GREENWICH, Conn. – All athletic fields at Greenwich High have reopened — just in time for spring sports — following the latest round of soil and groundwater testing.
“For now, smaller areas will remain fenced. We’re still doing tons of sampling out there to fully characterize the site,” said Amy Siebert, commissioner of the Department of Public Works. “We have a long road ahead to figure out what will have to be done.”
While environmental studies done during the December break found no new areas of contamination, officials decided more testing was needed to determine where and how deep chemicals are present. In July, workers excavating parking lots for the school’s auditorium project, known as “MISA,” discovered soil that was darker than dirt.
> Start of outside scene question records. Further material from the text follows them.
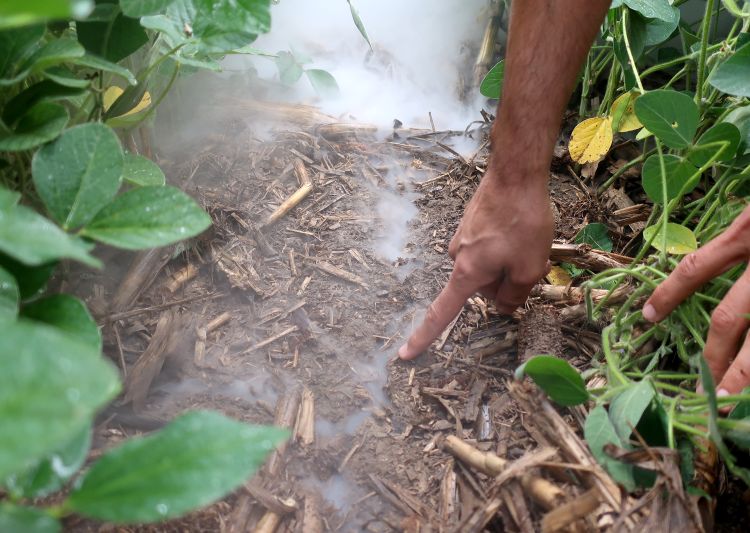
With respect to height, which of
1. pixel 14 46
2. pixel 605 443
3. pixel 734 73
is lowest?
pixel 605 443

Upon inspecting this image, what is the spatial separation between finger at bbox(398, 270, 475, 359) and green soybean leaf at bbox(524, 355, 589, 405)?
268mm

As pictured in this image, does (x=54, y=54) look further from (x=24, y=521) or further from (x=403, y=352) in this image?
(x=403, y=352)

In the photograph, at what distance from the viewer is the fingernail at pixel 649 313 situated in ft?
2.95

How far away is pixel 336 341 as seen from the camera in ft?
3.58

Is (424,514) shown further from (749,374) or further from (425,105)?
(425,105)

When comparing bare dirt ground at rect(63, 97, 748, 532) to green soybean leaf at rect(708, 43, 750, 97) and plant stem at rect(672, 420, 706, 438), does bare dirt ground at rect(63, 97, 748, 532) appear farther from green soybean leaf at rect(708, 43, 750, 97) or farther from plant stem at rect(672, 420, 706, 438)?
green soybean leaf at rect(708, 43, 750, 97)

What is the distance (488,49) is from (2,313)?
5.31ft

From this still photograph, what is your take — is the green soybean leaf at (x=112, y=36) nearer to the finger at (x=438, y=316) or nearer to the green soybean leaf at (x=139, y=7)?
the green soybean leaf at (x=139, y=7)

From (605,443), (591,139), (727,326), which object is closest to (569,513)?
(605,443)

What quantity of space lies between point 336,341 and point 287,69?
2.54 ft

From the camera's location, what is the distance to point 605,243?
4.10ft

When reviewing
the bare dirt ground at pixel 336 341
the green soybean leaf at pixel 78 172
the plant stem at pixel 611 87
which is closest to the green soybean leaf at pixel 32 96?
the green soybean leaf at pixel 78 172

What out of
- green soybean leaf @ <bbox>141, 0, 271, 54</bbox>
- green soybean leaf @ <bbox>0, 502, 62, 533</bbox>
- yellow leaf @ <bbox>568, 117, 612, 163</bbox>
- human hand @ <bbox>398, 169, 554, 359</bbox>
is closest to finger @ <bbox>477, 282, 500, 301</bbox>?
human hand @ <bbox>398, 169, 554, 359</bbox>

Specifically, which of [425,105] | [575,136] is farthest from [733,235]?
Answer: [425,105]
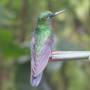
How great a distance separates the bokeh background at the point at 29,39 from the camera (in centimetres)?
223

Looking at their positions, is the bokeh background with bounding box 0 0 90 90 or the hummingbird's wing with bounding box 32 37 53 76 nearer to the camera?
the hummingbird's wing with bounding box 32 37 53 76

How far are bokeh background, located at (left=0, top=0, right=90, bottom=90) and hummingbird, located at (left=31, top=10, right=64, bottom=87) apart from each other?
79cm

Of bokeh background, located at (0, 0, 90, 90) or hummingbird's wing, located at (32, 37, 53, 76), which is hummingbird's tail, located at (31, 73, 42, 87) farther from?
bokeh background, located at (0, 0, 90, 90)

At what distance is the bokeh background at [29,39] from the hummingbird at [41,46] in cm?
A: 79

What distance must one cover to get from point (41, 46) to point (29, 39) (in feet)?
4.77

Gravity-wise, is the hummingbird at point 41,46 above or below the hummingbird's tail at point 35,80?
above

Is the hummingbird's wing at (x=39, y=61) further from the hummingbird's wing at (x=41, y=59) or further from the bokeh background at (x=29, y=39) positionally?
the bokeh background at (x=29, y=39)

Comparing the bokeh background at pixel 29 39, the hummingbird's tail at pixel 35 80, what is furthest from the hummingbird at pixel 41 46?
the bokeh background at pixel 29 39

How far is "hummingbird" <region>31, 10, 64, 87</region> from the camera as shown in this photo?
0.96 m

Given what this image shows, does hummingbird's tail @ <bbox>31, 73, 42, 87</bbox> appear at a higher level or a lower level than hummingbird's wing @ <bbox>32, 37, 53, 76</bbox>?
lower

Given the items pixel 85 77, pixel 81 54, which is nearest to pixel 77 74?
pixel 85 77

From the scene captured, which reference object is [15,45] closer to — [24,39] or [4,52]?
[4,52]

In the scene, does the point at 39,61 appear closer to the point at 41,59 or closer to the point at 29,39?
the point at 41,59

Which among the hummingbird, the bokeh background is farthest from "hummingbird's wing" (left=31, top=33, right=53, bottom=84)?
the bokeh background
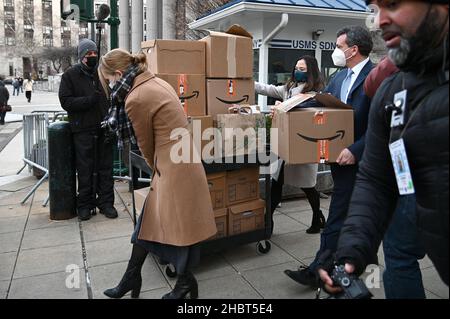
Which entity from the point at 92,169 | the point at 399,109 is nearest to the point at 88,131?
the point at 92,169

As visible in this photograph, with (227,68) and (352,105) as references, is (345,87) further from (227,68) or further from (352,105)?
(227,68)

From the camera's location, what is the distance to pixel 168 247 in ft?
10.6

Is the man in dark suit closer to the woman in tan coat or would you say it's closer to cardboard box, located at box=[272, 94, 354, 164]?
cardboard box, located at box=[272, 94, 354, 164]

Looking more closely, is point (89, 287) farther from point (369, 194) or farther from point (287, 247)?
point (369, 194)

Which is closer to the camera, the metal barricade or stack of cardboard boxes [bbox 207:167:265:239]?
stack of cardboard boxes [bbox 207:167:265:239]

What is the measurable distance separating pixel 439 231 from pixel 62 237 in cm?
416

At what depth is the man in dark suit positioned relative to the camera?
3.22m

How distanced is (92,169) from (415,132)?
4520mm

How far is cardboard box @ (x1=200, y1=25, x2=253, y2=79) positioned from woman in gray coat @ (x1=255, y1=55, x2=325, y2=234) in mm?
604

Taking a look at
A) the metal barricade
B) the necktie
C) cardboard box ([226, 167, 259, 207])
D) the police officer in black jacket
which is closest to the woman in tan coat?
cardboard box ([226, 167, 259, 207])

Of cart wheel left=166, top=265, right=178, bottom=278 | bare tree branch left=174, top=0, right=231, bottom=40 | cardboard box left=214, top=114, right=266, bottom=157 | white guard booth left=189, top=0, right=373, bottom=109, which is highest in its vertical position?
bare tree branch left=174, top=0, right=231, bottom=40

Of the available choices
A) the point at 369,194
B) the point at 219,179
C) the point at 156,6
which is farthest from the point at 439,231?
the point at 156,6

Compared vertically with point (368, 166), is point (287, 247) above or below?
below

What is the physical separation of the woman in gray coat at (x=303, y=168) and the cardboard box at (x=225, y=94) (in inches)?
24.0
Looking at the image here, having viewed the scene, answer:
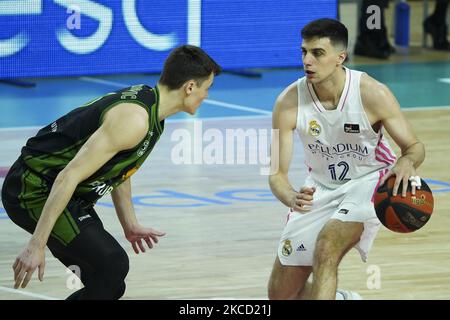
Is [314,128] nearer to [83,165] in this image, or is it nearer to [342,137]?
[342,137]

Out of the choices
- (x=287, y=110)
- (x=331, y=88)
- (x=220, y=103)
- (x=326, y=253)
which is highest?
(x=331, y=88)

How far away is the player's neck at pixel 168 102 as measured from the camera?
543 cm

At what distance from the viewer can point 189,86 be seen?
5441 mm

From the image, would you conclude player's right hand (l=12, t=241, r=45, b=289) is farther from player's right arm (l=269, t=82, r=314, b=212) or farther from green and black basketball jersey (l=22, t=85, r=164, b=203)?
player's right arm (l=269, t=82, r=314, b=212)

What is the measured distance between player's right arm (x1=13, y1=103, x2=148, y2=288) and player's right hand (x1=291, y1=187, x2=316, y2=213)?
83 centimetres

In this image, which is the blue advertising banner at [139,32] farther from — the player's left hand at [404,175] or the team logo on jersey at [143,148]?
the player's left hand at [404,175]

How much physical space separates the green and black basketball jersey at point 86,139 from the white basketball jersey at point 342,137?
3.15 ft

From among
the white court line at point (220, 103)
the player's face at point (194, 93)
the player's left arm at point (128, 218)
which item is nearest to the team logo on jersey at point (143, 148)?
the player's face at point (194, 93)

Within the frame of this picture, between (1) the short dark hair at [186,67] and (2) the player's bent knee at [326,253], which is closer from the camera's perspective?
(1) the short dark hair at [186,67]

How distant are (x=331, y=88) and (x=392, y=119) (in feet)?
1.18

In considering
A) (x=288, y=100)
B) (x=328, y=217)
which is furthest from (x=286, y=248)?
(x=288, y=100)

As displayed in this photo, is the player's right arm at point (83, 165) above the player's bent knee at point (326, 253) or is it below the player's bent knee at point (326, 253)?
above
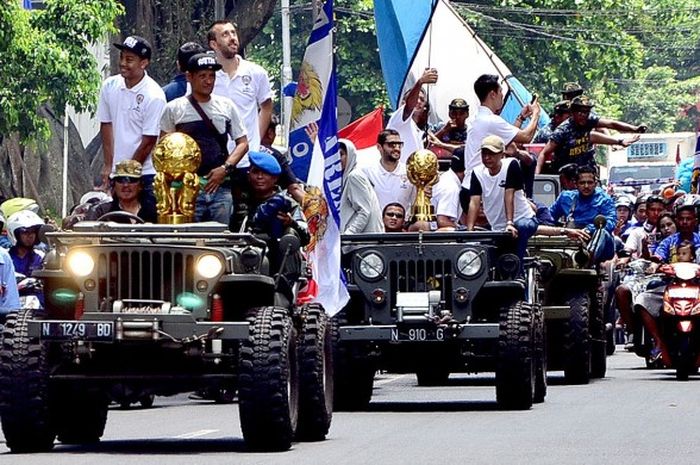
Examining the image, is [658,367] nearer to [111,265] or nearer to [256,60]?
[111,265]

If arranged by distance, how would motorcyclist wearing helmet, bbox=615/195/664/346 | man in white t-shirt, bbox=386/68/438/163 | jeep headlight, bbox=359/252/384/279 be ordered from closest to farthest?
1. jeep headlight, bbox=359/252/384/279
2. man in white t-shirt, bbox=386/68/438/163
3. motorcyclist wearing helmet, bbox=615/195/664/346

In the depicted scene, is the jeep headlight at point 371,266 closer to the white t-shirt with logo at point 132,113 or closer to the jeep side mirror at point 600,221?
the white t-shirt with logo at point 132,113

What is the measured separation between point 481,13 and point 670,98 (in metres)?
38.2

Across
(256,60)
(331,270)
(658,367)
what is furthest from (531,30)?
(331,270)

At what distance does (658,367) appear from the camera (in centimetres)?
2241

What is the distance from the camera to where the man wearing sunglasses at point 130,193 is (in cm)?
1342

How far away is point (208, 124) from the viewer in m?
13.6

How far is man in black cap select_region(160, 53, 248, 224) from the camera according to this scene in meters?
13.4

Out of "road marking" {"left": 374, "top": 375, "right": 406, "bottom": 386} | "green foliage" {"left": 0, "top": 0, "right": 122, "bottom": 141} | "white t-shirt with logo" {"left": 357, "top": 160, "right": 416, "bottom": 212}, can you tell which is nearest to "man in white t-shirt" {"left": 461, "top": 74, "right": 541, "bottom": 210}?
"white t-shirt with logo" {"left": 357, "top": 160, "right": 416, "bottom": 212}

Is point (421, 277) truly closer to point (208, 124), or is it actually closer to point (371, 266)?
point (371, 266)

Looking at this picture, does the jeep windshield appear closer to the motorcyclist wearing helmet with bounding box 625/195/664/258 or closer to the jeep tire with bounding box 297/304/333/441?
the motorcyclist wearing helmet with bounding box 625/195/664/258

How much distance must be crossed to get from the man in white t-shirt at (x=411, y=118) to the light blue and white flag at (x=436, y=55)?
2.32 metres

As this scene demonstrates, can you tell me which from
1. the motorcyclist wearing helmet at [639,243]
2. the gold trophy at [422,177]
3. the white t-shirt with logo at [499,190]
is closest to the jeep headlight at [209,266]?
the white t-shirt with logo at [499,190]

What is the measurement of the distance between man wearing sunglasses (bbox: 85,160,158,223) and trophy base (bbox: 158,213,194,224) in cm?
42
Immediate environmental tests began on the soil. Low levels of lead, arsenic, barium, volatile organic compounds, PCBs and petroleum hydrocarbons were found.
Athletic fields were closed, forcing high school teams to practice on middle school and elementary school fields. All work was stopped, and the contaminated area was covered and closed off.
“The real focus was to minimize the potential to have direct contact with impacted soil,” said Mike Doherty, a representative of AECOM, the environmental consultant hired by the town.
Smaller areas of the field were excavated and others will remain isolated with fencing, which shouldn’t impact games, says Siebert.
In looking at historical drawings of what the area looked like before the school was constructed in the 1960s, public works found the area once contained a pond or a deep area of the nearby brook. “It appears this area was filled in for school construction. This may help explain where some of the PCBs come from,” the released states.
A survey will be done to determine if any of the homes within 500 feet of the site get water from groundwater wells.
The district's 2012-13 capital budget includes $600,000 to remove contaminated soil. Public Works plans to update the Board of Estimate and Taxation by late winter or early spring on the cost. The department has put together a 2012-13 funding request for $1.5 million for additional investigation and to prepare for remediation efforts.
“We can’t get under some of these fields until June and we won’t have information until late summer," Siebert said. "The goal is to have a better understanding of what we’d like to do out there, then find out how much that might [cost].”